How to Remove Missing Values from your Data in Python?
In data science, you will remove missing values in almost all your projects. Empty values in a dataset can cause inaccuracies and inconsistencies in the data. Removing these empty values is important for ensuring that the data is accurate and reliable.
If you are new to data science, you may need to delete missing values because:
- you need to reduce bias in your data
- 60-70% of your data is missing
- you need to improve your model’s performance
- Among other things
Whatever the reason it is, you will need to know how to delete missing values. In this article, I will be showing you code snippets on how to delete missing values with python using both NumPy and pandas.
How to delete remove values with Pandas
More often than not your will be working with DataFrames. Since removing missing values is such a common task, you need to know the various ways of removing them.
Let’s first import the dataset. For this one, we will be using the Melbourne Housing Market dataset available in Kaggle.
import pandas as pd
df = pd.read_csv("Melbourne_housing_FULL.csv")
df.shape
(34857, 21)
How to remove all missing values in the dataframe with python?
The simplest and fastest way to delete all missing values is to simply use the dropna() attribute available in Pandas. It will simply remove every single row in your data frame containing an empty value.
df2 = df.dropna()
df2.shape
(8887, 21)
As you can see the dataframe went from ~35k to ~9k rows. We have 4x fewer rows after using dropna() on all datasets. Remember imputing the missing values may sometimes be better than removing them.
How to find which column/feature contains empty values
As you’ve probably thought, sometimes you do not want to remove every single missing value in your dataframe, but just the values from some columns. You can do it by identifying the columns that contain missing values, and naming the columns of interest.
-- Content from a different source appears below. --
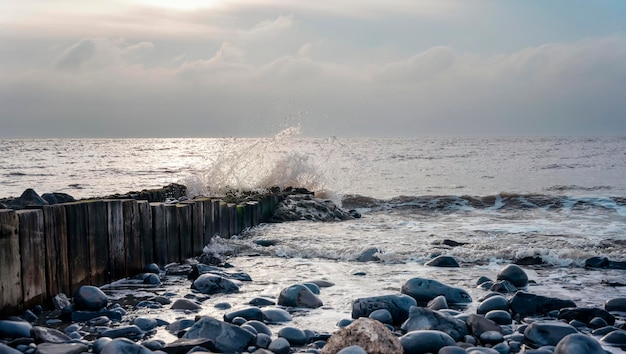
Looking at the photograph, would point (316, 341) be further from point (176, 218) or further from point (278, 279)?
point (176, 218)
Here’s how it’s done below.
If you want to get only the columns names that contain missing values, here’s how it is done.
# get the name of the columns containing missing values
# Method 1
missing = df.columns[df.isnull().any()]
print(missing)
# Method 2
missing = [col for col in df.columns if df[col].isna().any()]
print(missing)
# Method 1 Output
Index(['Price', 'Distance', 'Postcode', 'Bedroom2', 'Bathroom', 'Car',
'Landsize', 'BuildingArea', 'YearBuilt', 'CouncilArea', 'Lattitude',
'Longtitude', 'Regionname', 'Propertycount'],
dtype='object')
# Method 2 Output
['Price', 'Distance', 'Postcode', 'Bedroom2', 'Bathroom', 'Car', 'Landsize', 'BuildingArea', 'YearBuilt', 'CouncilArea', 'Lattitude', 'Longtitude', 'Regionname', 'Propertycount']
If you want to get the column names along with the number of missing values, you can use the code snippet below.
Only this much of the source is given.